I know I can only do this with the right support, so I’m also giving cry to the international call for help: m’aidez. I need your help. Maybe not today, maybe not tomorrow, maybe not next week or next month, but on this journey forward from this one single step, I will falter, I will fail and I will fall. And I may need more than one hand to lift me back up.

Today is the day I become a warrior against mental health issues. For myself, because I believed I was ‘better’ and it humbled me again. For my friends and colleagues, because stigma should never cost friendships or jobs. For others, because everyone needs to know it’s ok to not be ok.

May Day is my reset button. Let’s do this.

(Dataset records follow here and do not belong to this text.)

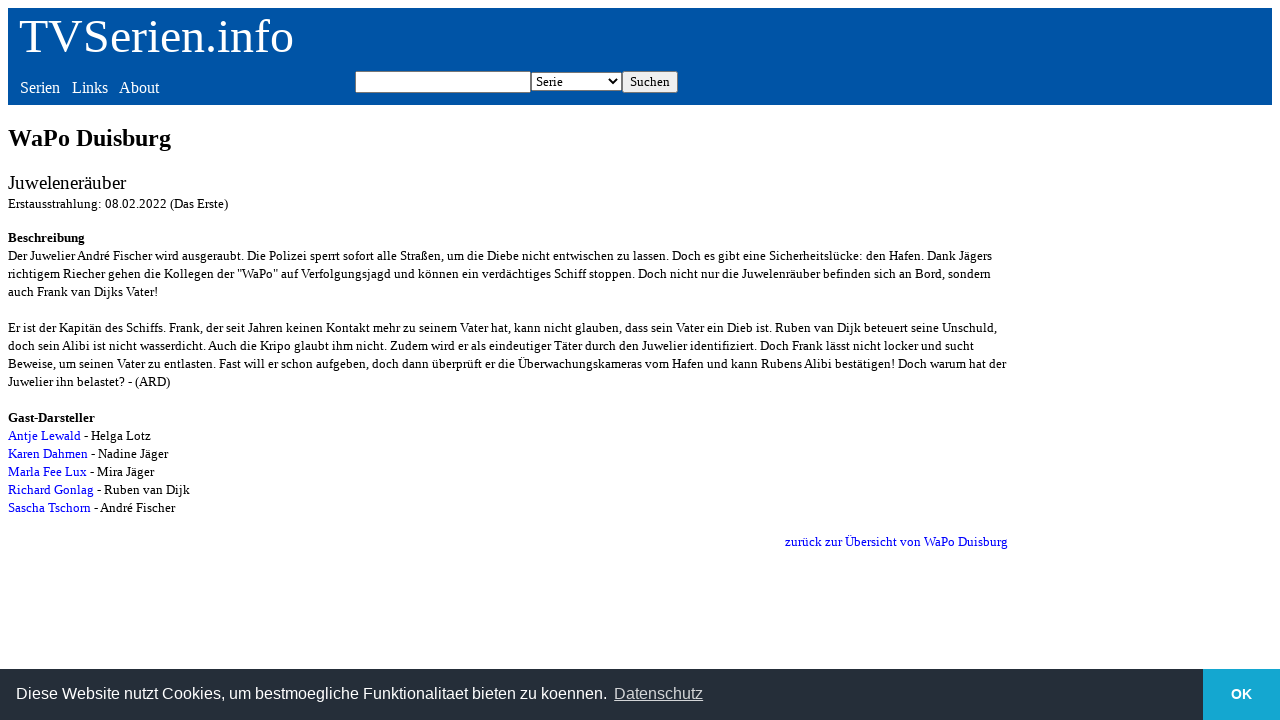

--- FILE ---
content_type: text/html
request_url: https://www.tvserien.info/episode.php?id=50924
body_size: 1692
content:
<!DOCTYPE html><html lang="de">
          <head>
          <meta name="viewport" content="width=device-width, initial-scale=1.0">
          <title>WaPo Duisburg - Juweleneräuber - TVSerien.info</title>
          </head><meta charset="UTF-8"><body>
<style TYPE="text/css">
a { text-decoration:none; color:blue;}
 a:visited { text-decoration:none; color:darkblue;}
 a:hover { text-decoration:none; color:red;}
header a { text-decoration:none; color:white;}
header a:visited { text-decoration:none; color:white;}
header a:hover { text-decoration:underline; color:white;}
section {
	width: 50%;
	border: 0;
	margin: 0;
	padding: .5em;
	display: table-cell;
}
header {
  background-color: #0054A6;
  font-family: Tahoma;
}
article {
  font-family: Verdana;
  max-width: 1000px;
}
header p { 
  color: white;
  background-color: #0054A6;
}
header section { 
  color: white;
  background-color: #0054A6;
  margin-top: 0;
  margin-bottom: 0;
}

</style>

<link rel="stylesheet" type="text/css" href="https://cdn.jsdelivr.net/npm/cookieconsent@3/build/cookieconsent.min.css" />  



<header>
  <p style="font-size: 3em;margin-top: 0;margin-bottom: 0">&nbsp;<a href="/">TVSerien.info</a></p>
  <section>&nbsp;<a href="/list.php">Serien</a>&nbsp;&nbsp;&nbsp;<a href="/links.php">Links</a>&nbsp;&nbsp;&nbsp;<a href="/about.php">About</a></section>
  <section>
<form ACTION="/search.php" METHOD="POST">
  				<table border="0" width="100%" cellspacing="0" cellpadding="0">
			    <td align="right"><input TYPE="text" NAME="such" style="font-family: Tahoma"></td>
             <td align="center"><select size="1" name="wert" style="font-family: Tahoma">
                    <option selected>Serie</option>
                    <option>Schauspieler</option>
		    <option>Film</option>
                    <option>Episode</option>
                  </select>
		          </td>
	<td align="left"><input TYPE="submit" VALUE="Suchen"
            style="font-family: Tahoma"></td>
           </table>
     </form>
</section>
</header>

<article><h1>WaPo Duisburg</h1><p><big>Juweleneräuber</big><br><small>Erstausstrahlung: 08.02.2022 (Das Erste)</small></p><p><small><b>Beschreibung</b><br>Der Juwelier André Fischer wird ausgeraubt. Die Polizei sperrt sofort alle Straßen, um die Diebe nicht entwischen zu lassen. Doch es gibt eine Sicherheitslücke: den Hafen. Dank Jägers richtigem Riecher gehen die Kollegen der "WaPo" auf Verfolgungsjagd und können ein verdächtiges Schiff stoppen. Doch nicht nur die Juwelenräuber befinden sich an Bord, sondern auch Frank van Dijks Vater!
<br><br>
Er ist der Kapitän des Schiffs. Frank, der seit Jahren keinen Kontakt mehr zu seinem Vater hat, kann nicht glauben, dass sein Vater ein Dieb ist. Ruben van Dijk beteuert seine Unschuld, doch sein Alibi ist nicht wasserdicht. Auch die Kripo glaubt ihm nicht. Zudem wird er als eindeutiger Täter durch den Juwelier identifiziert. Doch Frank lässt nicht locker und sucht Beweise, um seinen Vater zu entlasten. Fast will er schon aufgeben, doch dann überprüft er die Überwachungskameras vom Hafen und kann Rubens Alibi bestätigen! Doch warum hat der Juwelier ihn belastet? - (ARD)<br><br><b>Gast-Darsteller</b><br><a href="/psearch.php?such=Antje Lewald">Antje Lewald</a> - Helga Lotz<br><a href="/psearch.php?such=Karen Dahmen">Karen Dahmen</a> - Nadine Jäger<br><a href="/psearch.php?such=Marla Fee Lux">Marla Fee Lux</a> - Mira Jäger<br><a href="/psearch.php?such=Richard Gonlag">Richard Gonlag</a> - Ruben van Dijk<br><a href="/psearch.php?such=Sascha Tschorn">Sascha Tschorn</a> - André Fischer<br></p><p align="right"><a href="/staffel.php?id=2687">zurück zur Übersicht von WaPo Duisburg</a></small></p></article>

<aside>
</aside>


<script src="https://cdn.jsdelivr.net/npm/cookieconsent@3/build/cookieconsent.min.js" data-cfasync="false"></script>
<script>
window.cookieconsent.initialise({
  "palette": {
    "popup": {
      "background": "#252e39"
    },
    "button": {
      "background": "#14a7d0"
    }
  },
  "theme": "edgeless",
  "content": {
    "message": "Diese Website nutzt Cookies, um bestmoegliche Funktionalitaet bieten zu koennen.",
    "dismiss": "OK",
    "link": "Datenschutz",
    "href": "http://tvserien.info/datenschutz.php"
  }
});
</script>
</body>
</html>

This post is important not just because I failed to recognise the situation I had slipped into, but because I did it while spending a lot of time preaching about how important it was to de-stigmatise and recoognise mental health issues, particularly in the workplace.

There’s more to come on this, but for now it just felt important to get this out there as a statement of intent. This is not the end of my fight, and it shouldn’t be the end of ours.

Expecting things to be different

I often struggle with expectations. I want things to be different than they are.

Take this blog, for example. I want it to be read by loads of people, but it’s not (yet). There are many reasons for this, not least that I’m not making enough of an effort at the moment to get it read because I’m still trying to form the habit.

When I started it again, I wanted to be posting every day: I saw myself waking up at 6am every morning, hammering out a tight, concise, witty, powerful post and putting it out for the world to see. Since I’ve really started to focus on it and carve out the time to write posts in the early morning I’ve still not managed to put out a post every single day. But I’m still trying.

Take exercise: it’s the same every time for me. I make a resolution to get back in the gym and I dive in head-first, going all out in my first session back and being almost unable to walk or lift my arms over my head, so I give up.

Take grief: whenever you lose someone, you think you’ll get passed it, but it creeps up on you every now and again and takes you completely by surprise. Or, conversely, you can hear of the death of a friend and feel almost numbed by it, without the kind of histrionics that you expect.

Expecting things to be different will never work. There are plenty of mindfulness teachers and practitioners who will tell you to completely let go of expectations, but unless you’re ‘full zen’ that’s almost impossible to do.

More useful, I find, is to recognise when something doesn’t meet your expectations, and look calmly at your own reaction to it. When I don’t manage to hit my target of publishing a post every single day, I feel bad about it, then note the things that made me miss my slef-appointed target: last week, for example, I was quite ill on Thursday and Friday and wasn’t able to spare the brain power to do both my job and this blog, so the job came first, and when I wasn’t working I had to let my brain swich off.

Similarly when grief hits, I try to see when I’m not reacting the way I ‘expected’ to react, and understand that whatever my reaction, that’s OK. Because we all react differently to things, all the time.

So the next time you catch yourself in a situation where you expectations haven’t been met, ask yourself if those expectations really matter, and look carefully at your reaction to the situation. There is no right or wrong to any of this, but clinging to expecations after the fact will only dampen or spoil an experience.